◆ EXTRAIT DU DOCUMENT
▬▬▬
Au cours de la guerre froide, tandis que Français et Américains dominaient le marché des missiles antinavires lourds à guidage radar avec l’Exocet et le Harpoon, l’industriel norvégien Kongsberg Defence & Aerospace (KDA) développait son missile Penguin, plus léger et à guidage infrarouge, pour équiper les vedettes légères et les hélicoptères. Pour succéder au Penguin, KDA a mis au point dans les années 2000 un nouveau missile reprenant cette même formule, le NSM (Naval strike missile). Mais si le Penguin occupait un marché de niche, le NSM s’est progressivement imposé comme un best-seller que rien ne semble pouvoir arrêter.
Produit à partir des années 1970, le Penguin a connu une carrière en demi-teinte. Bien qu’il pût équiper des navires de premier rang et des avions de combat, il ne faisait pas le poids, sur ce segment de marché, face aux propositions françaises, américaines ou même suédoises et italiennes, basées sur des missiles plus gros et plus performants. Néanmoins, sa compacité lui permettait d’être aisément intégré sur des hélicoptères ou sur de petits patrouilleurs côtiers. Mieux encore, son mode de guidage infrarouge, alors unique au sein de l’OTAN, simplifiait son intégration aux différents systèmes d’arme, tant et si bien que le petit missile norvégien a fini par être adopté par l’US Navy, sous la désignation d’AGM‑119.
La genèse du NSM
Au début des années 2000, l’heure étant venue de remplacer le Penguin, KDA a tout naturellement proposé une nouvelle solution comparable en termes de dimensions, de masse et de charge militaire, mais adoptant les dernières évolutions en matière de discrétion, de propulsion et de guidage. Le moteur à poudre cède la place à un petit turboréacteur conférant au missile une portée d’environ 200 km, quatre fois supérieure à celle de son prédécesseur. Sa formule aérodynamique soignée permet d’optimiser à la fois sa furtivité passive et sa compacité. Enfin, le guidage infrarouge, inertiel et satellitaire profite des dernières évolutions en matière d’électronique et d’algorithmique, permettant au missile de réaliser des navigations complexes et de l’identification de cibles autonomes, même en environnement très dense, tout en lui conférant une capacité secondaire de frappe terrestre.
▬▬▬
◆ DONNÉES RECUEILLIES
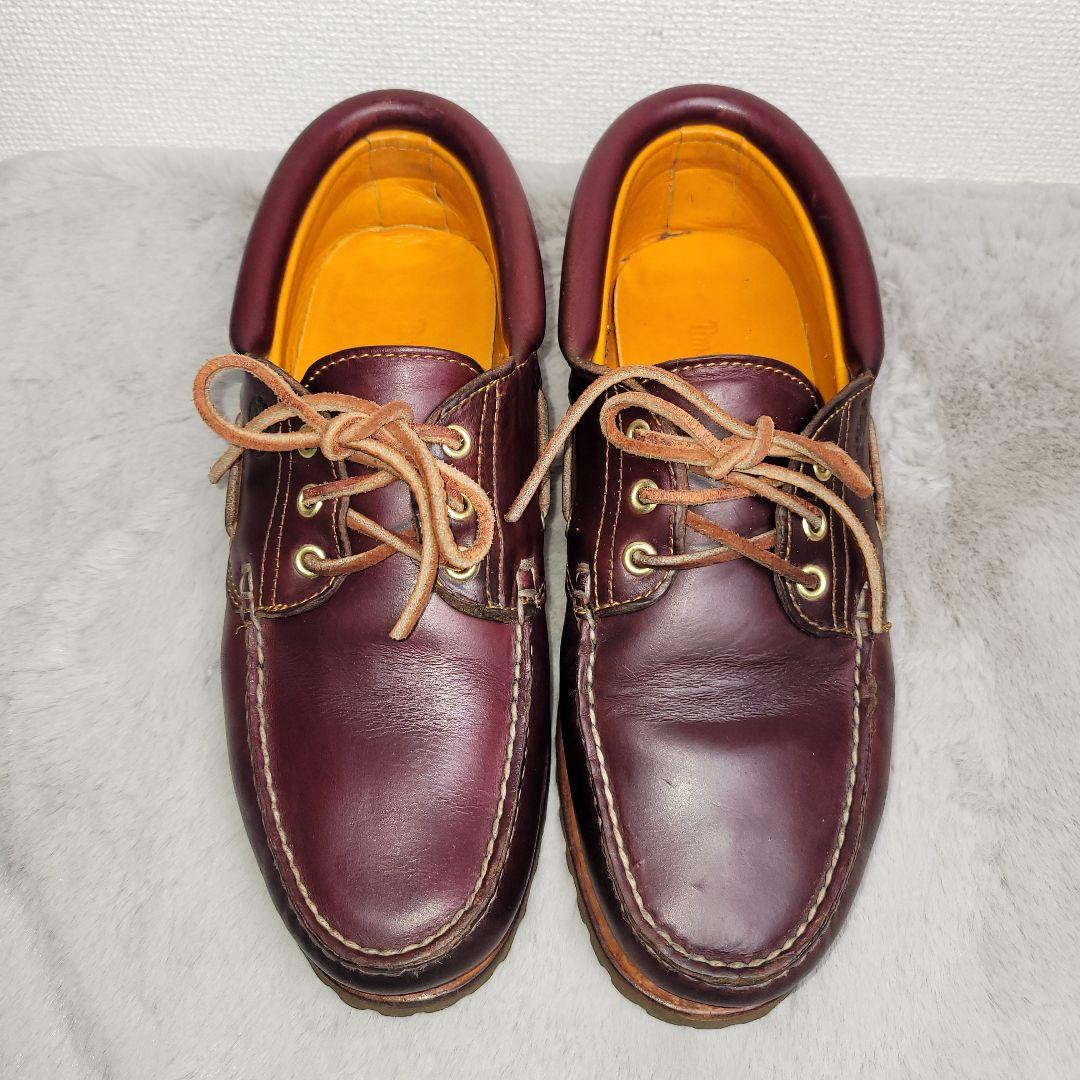 美品✨ Timberland 27.0 デッキシューズ ラバーアウトソール - メルカリ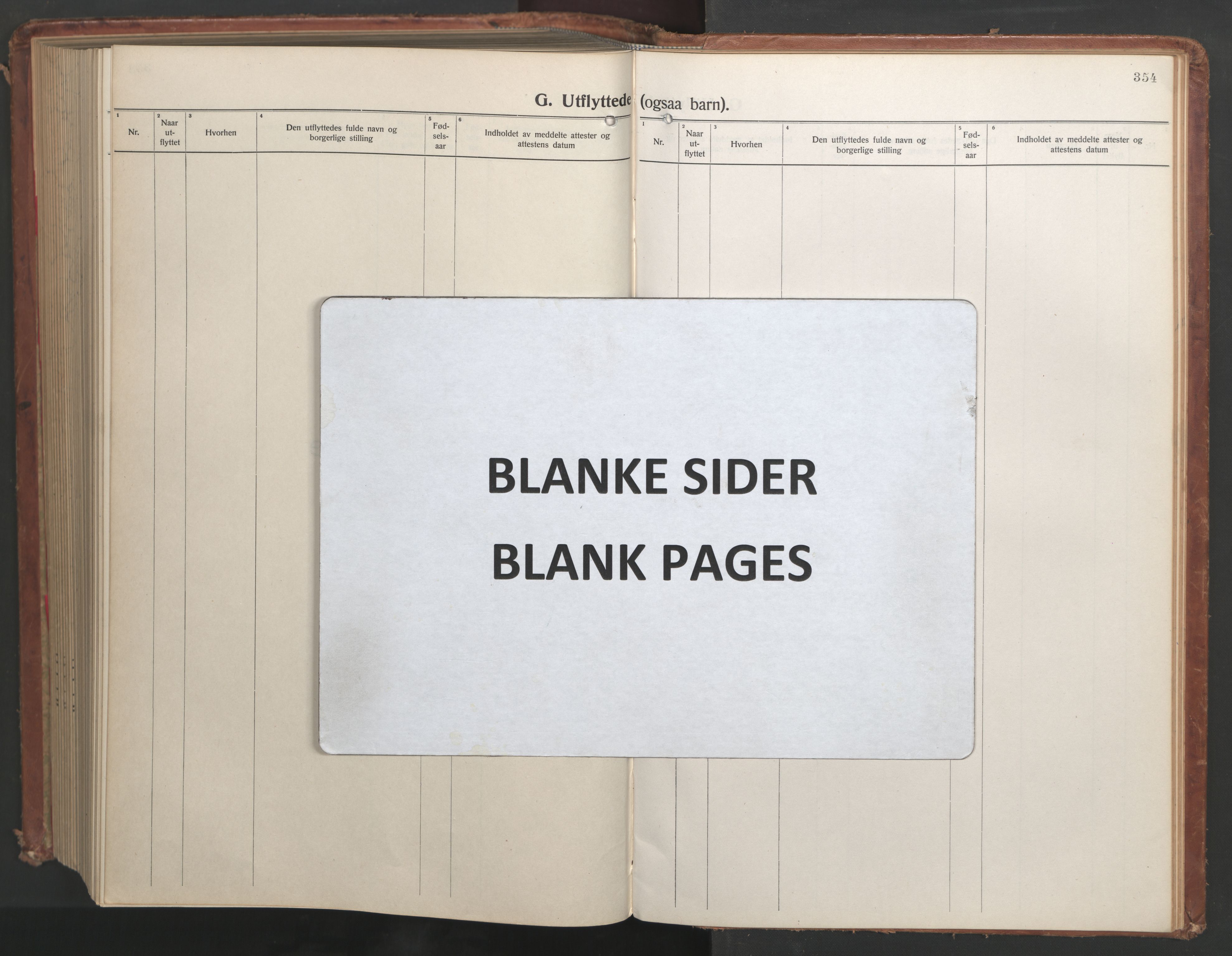 Ministerialprotokoller, klokkerbøker og fødselsregistre - Møre og Romsdal, AV/SAT-A-1454/551/L0633: Klokkerbok nr. 551C05, 1921-1961, s. 354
▬▬▬
◆ QUESTIONS
(1) Recopiez le passage de l'extrait sur les missiles norvégiens qui commence par « Au cours de » et se termine par « semble pouvoir arrêter. ».
(2) Selon l'extrait sur les missiles norvégiens, de quelles nationalités étaient les propositions face auxquelles le Penguin ne faisait pas le poids sur le segment des navires de premier rang et des avions de combat ?
(3) Prolongez l'extrait sur les missiles norvégiens à partir de sa dernière phrase.
Les données proviennent d'une autre source que l'extrait.

◆ VOS RÉPONSES
(1)
Au cours de la guerre froide, tandis que Français et Américains dominaient le marché des missiles antinavires lourds à guidage radar avec l’Exocet et le Harpoon, l’industriel norvégien Kongsberg Defence & Aerospace (KDA) développait son missile Penguin, plus léger et à guidage infrarouge, pour équiper les vedettes légères et les hélicoptères. Pour succéder au Penguin, KDA a mis au point dans les années 2000 un nouveau missile reprenant cette même formule, le NSM (Naval strike missile). Mais si le Penguin occupait un marché de niche, le NSM s’est progressivement imposé comme un best-seller que rien ne semble pouvoir arrêter.

(2) Française, américaine, suédoise et italienne.

(3)
Le NSM, d’abord appelé Nytt sjømålsmissil (nouveau missile antinavire) est ainsi né, et il apparaît très vite que son potentiel commercial dépassera largement celui de son aïeul. En effet, l’augmentation de portée du NSM lui ouvre soudainement certains marchés jusqu’alors réservés aux missiles lourds, où il se distingue comme un produit unique. Plus léger, il permet des salves plus denses pour les batteries côtières et les petits patrouilleurs côtiers. Mieux encore, si les petites dimensions du Penguin – et les faibles performances associées – limitaient son intérêt pour une intégration sur les chasseurs-bombardiers de l’époque, la compacité du NSM en fait au contraire un atout pour intégrer les soutes des chasseurs furtifs.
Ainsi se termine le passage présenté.